Marshall County Deciding What to Do With Carryover

MOUNDSVILLE – Tax cuts, a youth recreation center and courthouse maintenance projects are some of the options being discussed for a large cash carryover in Marshall County.

According to Marshall County Administrator Betsy Frohnapfel, there is a cash balance of about $4 million in the general fund, about $2.25 million of which carried over after fiscal 2014 ended June 30.

This does not count the $427,153 worth of coal reallocation funds the county continues waiting for West Virginia State Tax Office to send, an amount Commission Don Mason said was supposed to be in the county’s bank account last month. The coal reallocation money is in addition to the coal severance funding the county regularly receives.

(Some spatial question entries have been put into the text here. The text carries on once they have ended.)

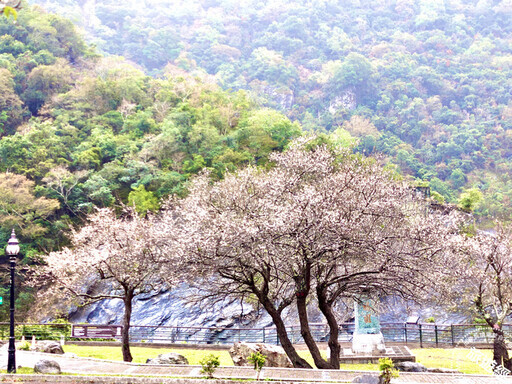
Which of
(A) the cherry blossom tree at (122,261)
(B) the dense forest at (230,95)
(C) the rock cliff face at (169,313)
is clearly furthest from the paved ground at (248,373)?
(B) the dense forest at (230,95)

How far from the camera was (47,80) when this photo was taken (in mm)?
50562

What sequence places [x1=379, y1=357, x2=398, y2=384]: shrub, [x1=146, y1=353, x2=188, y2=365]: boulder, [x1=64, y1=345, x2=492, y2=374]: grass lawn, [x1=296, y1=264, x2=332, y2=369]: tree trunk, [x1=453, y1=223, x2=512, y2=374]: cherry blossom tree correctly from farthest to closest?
[x1=64, y1=345, x2=492, y2=374]: grass lawn, [x1=453, y1=223, x2=512, y2=374]: cherry blossom tree, [x1=146, y1=353, x2=188, y2=365]: boulder, [x1=296, y1=264, x2=332, y2=369]: tree trunk, [x1=379, y1=357, x2=398, y2=384]: shrub

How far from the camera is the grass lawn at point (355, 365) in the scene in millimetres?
18125

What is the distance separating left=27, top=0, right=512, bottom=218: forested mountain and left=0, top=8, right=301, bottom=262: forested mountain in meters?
19.9

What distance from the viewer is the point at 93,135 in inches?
1713

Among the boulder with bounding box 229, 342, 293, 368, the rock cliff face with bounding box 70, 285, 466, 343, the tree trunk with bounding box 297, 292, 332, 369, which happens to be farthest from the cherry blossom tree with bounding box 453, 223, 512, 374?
the rock cliff face with bounding box 70, 285, 466, 343

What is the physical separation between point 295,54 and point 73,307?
79.0 m

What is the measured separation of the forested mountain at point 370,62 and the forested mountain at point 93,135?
65.4ft

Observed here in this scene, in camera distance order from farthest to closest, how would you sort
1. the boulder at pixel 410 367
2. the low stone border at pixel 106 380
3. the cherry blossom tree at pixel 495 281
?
1. the cherry blossom tree at pixel 495 281
2. the boulder at pixel 410 367
3. the low stone border at pixel 106 380

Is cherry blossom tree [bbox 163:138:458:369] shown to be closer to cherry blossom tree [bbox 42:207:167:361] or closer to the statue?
cherry blossom tree [bbox 42:207:167:361]

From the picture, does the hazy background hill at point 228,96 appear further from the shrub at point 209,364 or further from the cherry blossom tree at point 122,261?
the shrub at point 209,364

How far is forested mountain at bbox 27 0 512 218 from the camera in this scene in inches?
2657

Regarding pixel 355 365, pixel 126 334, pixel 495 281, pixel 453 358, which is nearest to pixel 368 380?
pixel 355 365

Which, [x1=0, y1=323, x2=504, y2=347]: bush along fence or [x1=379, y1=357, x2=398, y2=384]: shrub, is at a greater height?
[x1=379, y1=357, x2=398, y2=384]: shrub
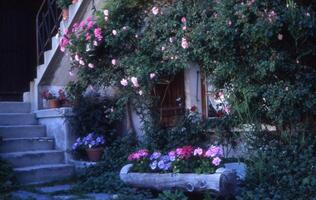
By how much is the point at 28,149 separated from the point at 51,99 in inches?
40.7

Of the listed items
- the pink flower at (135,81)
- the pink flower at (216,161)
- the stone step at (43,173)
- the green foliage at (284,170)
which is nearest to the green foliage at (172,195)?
the pink flower at (216,161)

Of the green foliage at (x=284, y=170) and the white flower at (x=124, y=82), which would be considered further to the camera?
the white flower at (x=124, y=82)

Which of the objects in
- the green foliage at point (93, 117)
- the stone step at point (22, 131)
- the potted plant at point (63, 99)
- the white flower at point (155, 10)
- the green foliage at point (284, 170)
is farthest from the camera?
the potted plant at point (63, 99)

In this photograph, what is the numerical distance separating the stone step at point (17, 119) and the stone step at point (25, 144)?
1.79 feet

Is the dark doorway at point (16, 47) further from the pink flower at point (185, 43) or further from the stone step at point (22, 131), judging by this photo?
the pink flower at point (185, 43)

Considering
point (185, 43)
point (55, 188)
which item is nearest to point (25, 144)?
point (55, 188)

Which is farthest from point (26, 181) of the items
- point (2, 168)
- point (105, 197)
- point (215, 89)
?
point (215, 89)

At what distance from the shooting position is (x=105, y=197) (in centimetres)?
681

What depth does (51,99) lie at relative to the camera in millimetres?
9422

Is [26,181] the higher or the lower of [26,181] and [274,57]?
→ the lower

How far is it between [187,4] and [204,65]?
888 mm

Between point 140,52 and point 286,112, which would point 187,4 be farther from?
point 286,112

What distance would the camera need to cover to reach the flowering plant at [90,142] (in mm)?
8594

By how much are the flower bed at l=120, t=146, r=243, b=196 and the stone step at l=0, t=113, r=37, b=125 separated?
3.14 meters
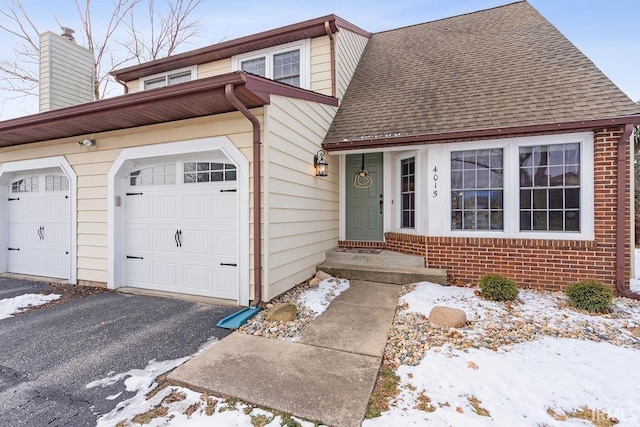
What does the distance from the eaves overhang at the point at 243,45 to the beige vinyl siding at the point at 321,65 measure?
16 cm

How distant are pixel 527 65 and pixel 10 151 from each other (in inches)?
424

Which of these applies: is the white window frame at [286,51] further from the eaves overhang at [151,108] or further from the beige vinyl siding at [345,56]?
the eaves overhang at [151,108]

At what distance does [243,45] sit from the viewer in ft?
21.2

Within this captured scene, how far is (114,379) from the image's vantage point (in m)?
2.46

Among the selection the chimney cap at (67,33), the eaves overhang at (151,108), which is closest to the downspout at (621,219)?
the eaves overhang at (151,108)

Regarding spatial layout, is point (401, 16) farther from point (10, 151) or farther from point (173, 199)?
point (10, 151)

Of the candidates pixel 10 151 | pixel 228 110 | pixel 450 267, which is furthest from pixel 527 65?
pixel 10 151

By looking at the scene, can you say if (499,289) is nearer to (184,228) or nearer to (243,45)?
(184,228)

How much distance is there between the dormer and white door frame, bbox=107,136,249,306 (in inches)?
119

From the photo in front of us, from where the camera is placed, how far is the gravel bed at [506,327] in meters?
2.94

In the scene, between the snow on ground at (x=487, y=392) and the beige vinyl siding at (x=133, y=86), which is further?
the beige vinyl siding at (x=133, y=86)

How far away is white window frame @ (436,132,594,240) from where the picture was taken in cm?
457

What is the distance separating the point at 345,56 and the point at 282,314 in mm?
6089

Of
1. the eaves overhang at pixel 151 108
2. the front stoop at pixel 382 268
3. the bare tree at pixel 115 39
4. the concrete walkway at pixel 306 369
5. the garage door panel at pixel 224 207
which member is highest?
the bare tree at pixel 115 39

This week, commissioners Bob Miller, Brian Schambach and Don Mason voted to use about $1 million of the $2.25 million carryover to help build the new public safety center along Seventh Street, while placing $534,500 into the county’s stabilization fund. Frohnapfel said the county keeps money in case there is some sort of calamity.

However, commissioners hope there is enough money left to support new projects – or even return some of the funds to county residents.

“I honestly did not expect that and have no idea where it is all going to go,” Miller said. “I would love to see if there is anyway we can get some of the money back to the taxpayers.”

“The majority of it is going to go to remodeling and infrastructure,” Schambach said.

The county is seeking bids for the second phase of the new public safety project, which will involve constructing a new building to attach to the former Jozabeth’s clothing store along Seventh Street. Commissioners purchased this property for $846,000 after the store closed.

“We don’t know how much it will cost yet,” Frohnapfel said of the total cost for the building that will eventually house the sheriff’s department, the office of emergency management and the 911 center.

Frohnapfel said some funding is needed for courthouse maintenance. She also said the county will eventually need to do some work on the courthouse pillars.

Regarding the extra funds, Schambach said there are numerous options for how the county may be able to help the community.

“I would like to see us start some type of a youth recreation center, a place where kids could hang out instead of just wondering the streets,” Schambach said, adding the project could be similar to a YMCA. “That is something that former commissioner Jake Padlow and I had talked about before, and I would like to see it.”